> [Records provided]:
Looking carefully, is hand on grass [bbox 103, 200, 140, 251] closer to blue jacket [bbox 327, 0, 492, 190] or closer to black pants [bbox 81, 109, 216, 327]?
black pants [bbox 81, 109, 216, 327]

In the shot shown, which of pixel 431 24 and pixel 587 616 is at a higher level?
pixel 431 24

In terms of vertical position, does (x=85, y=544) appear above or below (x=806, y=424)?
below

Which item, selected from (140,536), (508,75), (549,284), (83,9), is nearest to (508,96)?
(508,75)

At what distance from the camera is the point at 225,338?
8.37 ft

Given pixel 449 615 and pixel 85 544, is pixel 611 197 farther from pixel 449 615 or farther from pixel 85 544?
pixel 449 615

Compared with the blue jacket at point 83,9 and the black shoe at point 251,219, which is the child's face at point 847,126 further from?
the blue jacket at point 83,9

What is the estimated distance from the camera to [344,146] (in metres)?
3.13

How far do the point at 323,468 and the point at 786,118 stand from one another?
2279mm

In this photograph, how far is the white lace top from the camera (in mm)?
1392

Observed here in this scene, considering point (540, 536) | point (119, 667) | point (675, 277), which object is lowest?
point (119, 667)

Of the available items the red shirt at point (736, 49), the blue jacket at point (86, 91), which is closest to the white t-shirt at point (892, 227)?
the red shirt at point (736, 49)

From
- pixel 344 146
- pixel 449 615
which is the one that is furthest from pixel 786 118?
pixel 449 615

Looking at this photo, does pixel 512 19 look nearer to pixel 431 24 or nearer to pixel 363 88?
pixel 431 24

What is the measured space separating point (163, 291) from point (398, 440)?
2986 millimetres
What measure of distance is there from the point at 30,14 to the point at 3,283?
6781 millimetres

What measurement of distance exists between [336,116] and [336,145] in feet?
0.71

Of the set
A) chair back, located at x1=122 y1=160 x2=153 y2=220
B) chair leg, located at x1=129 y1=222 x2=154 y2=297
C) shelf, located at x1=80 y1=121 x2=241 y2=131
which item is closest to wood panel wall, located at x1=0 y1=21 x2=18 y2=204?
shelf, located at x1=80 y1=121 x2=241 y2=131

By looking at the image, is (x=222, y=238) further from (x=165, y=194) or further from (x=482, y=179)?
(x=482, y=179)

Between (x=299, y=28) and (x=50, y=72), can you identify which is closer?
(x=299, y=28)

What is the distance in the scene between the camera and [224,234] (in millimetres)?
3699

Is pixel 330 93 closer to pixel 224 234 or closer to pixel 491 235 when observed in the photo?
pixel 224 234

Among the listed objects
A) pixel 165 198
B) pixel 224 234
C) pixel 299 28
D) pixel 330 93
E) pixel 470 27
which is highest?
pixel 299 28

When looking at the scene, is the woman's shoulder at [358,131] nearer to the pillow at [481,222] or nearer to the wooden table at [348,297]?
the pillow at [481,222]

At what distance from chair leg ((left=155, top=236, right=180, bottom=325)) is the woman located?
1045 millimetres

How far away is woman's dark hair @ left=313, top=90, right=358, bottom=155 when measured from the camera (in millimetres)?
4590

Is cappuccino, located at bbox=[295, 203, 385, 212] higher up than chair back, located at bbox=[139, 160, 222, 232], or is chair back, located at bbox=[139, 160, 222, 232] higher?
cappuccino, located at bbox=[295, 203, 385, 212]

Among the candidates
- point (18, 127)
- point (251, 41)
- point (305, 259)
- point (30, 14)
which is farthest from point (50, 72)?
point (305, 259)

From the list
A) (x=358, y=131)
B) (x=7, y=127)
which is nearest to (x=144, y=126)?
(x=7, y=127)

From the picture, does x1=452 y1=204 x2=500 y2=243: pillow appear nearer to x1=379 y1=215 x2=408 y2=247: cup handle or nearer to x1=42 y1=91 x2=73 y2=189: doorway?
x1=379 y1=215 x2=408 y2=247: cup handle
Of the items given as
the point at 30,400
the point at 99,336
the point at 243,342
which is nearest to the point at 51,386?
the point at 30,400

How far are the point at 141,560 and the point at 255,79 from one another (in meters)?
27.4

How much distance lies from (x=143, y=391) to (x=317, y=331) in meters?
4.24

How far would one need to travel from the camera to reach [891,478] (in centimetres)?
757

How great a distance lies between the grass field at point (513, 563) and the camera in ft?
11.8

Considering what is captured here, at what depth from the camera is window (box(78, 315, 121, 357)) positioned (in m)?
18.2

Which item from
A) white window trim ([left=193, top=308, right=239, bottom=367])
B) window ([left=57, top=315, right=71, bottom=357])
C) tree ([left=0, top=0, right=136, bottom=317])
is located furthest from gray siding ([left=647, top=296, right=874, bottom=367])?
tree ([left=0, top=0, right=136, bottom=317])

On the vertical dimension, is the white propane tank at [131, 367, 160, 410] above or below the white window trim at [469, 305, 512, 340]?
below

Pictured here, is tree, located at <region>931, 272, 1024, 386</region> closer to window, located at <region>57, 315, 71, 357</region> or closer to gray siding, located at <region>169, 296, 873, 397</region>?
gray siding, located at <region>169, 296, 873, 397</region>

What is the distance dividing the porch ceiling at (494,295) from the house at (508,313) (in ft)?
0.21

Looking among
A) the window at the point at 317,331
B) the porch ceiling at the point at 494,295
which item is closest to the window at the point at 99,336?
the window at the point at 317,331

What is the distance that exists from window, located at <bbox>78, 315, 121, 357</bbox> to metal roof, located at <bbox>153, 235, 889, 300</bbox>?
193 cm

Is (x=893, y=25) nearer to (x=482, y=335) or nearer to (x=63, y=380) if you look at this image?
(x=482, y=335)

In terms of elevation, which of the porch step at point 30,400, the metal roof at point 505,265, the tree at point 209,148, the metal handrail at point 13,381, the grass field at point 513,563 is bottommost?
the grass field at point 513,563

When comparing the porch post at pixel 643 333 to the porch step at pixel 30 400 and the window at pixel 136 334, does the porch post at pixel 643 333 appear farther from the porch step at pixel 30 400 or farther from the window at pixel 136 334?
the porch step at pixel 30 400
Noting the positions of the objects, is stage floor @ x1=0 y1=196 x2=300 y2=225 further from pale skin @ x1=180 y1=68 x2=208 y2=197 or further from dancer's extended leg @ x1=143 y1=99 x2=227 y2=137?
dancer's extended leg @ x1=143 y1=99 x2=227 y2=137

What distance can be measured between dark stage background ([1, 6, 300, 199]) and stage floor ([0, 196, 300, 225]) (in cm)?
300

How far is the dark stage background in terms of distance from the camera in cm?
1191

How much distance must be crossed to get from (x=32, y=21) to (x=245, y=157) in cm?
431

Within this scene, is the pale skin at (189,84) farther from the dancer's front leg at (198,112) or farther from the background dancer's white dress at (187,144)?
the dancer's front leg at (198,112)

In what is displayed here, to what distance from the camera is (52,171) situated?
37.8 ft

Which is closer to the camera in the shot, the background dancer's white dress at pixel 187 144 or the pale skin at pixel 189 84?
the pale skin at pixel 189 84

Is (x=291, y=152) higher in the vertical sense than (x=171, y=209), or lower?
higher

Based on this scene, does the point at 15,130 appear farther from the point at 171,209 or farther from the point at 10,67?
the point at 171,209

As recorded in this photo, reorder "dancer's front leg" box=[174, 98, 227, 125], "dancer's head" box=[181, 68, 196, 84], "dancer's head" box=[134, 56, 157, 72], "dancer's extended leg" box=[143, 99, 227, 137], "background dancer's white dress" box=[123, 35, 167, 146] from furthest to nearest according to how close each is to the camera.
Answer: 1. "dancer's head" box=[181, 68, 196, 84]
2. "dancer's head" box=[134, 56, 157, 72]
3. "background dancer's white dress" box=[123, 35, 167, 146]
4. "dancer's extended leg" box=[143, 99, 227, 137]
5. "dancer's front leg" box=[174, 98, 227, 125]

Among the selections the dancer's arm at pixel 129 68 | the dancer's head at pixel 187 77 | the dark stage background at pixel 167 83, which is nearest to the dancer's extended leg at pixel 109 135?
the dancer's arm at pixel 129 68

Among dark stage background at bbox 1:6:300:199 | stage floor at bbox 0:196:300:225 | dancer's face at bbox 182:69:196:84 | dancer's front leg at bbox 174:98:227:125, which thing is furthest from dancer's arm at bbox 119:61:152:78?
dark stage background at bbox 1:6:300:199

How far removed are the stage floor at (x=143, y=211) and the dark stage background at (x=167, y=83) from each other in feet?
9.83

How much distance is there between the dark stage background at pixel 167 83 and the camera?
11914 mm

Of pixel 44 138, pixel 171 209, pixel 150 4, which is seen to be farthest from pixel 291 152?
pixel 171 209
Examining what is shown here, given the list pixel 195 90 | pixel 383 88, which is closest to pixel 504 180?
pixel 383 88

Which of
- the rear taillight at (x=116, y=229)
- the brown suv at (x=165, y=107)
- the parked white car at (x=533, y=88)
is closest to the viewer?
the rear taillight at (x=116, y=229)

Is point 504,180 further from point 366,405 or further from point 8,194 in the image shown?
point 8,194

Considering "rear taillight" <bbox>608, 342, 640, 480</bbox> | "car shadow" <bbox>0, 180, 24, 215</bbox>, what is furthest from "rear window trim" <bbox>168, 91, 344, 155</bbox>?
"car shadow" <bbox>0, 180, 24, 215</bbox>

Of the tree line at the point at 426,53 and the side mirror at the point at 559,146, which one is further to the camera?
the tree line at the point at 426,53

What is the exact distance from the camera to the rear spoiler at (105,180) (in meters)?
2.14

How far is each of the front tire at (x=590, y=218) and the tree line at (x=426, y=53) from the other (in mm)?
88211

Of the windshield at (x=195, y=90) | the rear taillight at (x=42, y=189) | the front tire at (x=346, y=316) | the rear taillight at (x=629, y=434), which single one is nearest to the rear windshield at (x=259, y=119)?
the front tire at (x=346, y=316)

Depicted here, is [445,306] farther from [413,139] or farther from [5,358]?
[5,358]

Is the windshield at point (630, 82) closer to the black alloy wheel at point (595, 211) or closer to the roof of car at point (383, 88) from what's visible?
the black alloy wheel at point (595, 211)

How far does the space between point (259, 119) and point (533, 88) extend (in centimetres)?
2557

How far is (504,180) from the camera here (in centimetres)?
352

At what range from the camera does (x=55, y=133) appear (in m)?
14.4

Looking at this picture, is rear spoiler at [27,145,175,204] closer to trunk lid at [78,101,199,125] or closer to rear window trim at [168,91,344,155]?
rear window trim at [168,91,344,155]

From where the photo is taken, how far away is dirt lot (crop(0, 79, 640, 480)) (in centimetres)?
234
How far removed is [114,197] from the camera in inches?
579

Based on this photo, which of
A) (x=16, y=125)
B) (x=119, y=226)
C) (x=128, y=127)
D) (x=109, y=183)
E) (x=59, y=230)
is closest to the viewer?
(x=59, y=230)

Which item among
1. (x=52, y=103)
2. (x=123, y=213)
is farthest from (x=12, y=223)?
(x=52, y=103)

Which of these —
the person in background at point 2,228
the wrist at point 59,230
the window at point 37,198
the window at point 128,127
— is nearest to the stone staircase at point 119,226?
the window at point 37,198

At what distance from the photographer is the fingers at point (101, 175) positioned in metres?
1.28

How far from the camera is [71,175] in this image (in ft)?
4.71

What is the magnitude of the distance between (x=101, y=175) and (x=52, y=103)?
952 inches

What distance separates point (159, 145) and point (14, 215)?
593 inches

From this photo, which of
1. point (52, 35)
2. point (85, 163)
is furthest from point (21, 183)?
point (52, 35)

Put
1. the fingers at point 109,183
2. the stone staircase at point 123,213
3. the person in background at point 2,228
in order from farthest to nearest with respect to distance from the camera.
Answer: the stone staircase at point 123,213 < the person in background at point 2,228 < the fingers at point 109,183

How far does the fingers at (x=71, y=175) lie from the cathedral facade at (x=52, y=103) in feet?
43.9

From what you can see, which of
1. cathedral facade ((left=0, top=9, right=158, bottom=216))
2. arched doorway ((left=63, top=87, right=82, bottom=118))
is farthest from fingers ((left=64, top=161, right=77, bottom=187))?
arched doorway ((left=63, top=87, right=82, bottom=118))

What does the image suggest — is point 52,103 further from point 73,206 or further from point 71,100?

> [Objective]:
Collect each line of the material above that contains the string "field" and copy those lines out in full.

> [Result of the task]:
How great a distance lies between the grass field at point (513, 563) and the camera in ft?
In terms of elevation, which of the porch step at point 30,400, the metal roof at point 505,265, the tree at point 209,148, the metal handrail at point 13,381, the grass field at point 513,563 is bottommost?
the grass field at point 513,563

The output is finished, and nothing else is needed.